> [Task goal]
Starting at the line that contains "In the photo, which of" and ending at the end of the records below, change "stage light" to "spotlight". Write out only those lines, with everything else left as it is.

····················

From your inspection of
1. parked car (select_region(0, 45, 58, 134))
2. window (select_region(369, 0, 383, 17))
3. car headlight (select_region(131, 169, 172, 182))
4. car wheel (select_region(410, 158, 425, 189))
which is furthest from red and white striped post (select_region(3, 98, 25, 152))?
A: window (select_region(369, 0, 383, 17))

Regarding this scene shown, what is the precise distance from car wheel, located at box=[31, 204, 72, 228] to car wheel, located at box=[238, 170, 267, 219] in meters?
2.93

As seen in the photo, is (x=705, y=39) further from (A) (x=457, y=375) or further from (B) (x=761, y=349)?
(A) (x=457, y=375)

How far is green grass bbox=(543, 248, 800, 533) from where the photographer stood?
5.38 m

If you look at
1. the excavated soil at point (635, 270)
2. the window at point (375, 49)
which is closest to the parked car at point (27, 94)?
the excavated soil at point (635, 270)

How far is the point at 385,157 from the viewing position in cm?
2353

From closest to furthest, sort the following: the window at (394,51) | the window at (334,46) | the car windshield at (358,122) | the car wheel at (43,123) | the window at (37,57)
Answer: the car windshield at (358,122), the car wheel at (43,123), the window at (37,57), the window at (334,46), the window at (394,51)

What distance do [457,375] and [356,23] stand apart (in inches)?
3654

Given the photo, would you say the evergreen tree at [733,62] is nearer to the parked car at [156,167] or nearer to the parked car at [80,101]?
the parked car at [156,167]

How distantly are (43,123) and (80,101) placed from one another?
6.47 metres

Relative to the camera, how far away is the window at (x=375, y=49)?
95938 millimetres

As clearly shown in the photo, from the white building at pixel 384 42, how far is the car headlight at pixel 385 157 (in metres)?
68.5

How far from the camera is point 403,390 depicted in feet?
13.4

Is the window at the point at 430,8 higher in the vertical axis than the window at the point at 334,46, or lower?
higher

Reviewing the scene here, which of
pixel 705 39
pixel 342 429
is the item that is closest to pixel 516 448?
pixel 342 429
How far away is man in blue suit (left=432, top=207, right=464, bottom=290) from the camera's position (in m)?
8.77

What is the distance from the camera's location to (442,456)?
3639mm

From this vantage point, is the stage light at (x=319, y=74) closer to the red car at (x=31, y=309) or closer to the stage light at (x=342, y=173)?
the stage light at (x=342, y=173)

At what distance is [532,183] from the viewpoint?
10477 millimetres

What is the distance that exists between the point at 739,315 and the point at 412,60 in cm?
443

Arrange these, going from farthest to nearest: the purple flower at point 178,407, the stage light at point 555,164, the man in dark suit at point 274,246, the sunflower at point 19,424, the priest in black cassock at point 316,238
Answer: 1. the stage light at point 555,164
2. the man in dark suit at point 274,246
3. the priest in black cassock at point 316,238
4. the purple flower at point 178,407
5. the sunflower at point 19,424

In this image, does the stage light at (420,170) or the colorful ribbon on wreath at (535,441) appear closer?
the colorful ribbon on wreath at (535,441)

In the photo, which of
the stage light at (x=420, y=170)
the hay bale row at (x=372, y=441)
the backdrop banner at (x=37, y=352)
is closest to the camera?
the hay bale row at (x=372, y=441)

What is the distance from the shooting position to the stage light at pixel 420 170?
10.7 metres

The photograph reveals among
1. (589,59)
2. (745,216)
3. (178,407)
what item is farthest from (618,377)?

····················

> [Solution to this problem]
In the photo, which of
the spotlight at (x=420, y=170)
the hay bale row at (x=372, y=441)
the backdrop banner at (x=37, y=352)
is closest to the camera?
the hay bale row at (x=372, y=441)

What is the distance from the shooting position to the spotlight at pixel 420 170?
10.7 metres

The photograph reveals among
1. (589,59)
2. (745,216)
3. (178,407)
what item is farthest from (618,377)?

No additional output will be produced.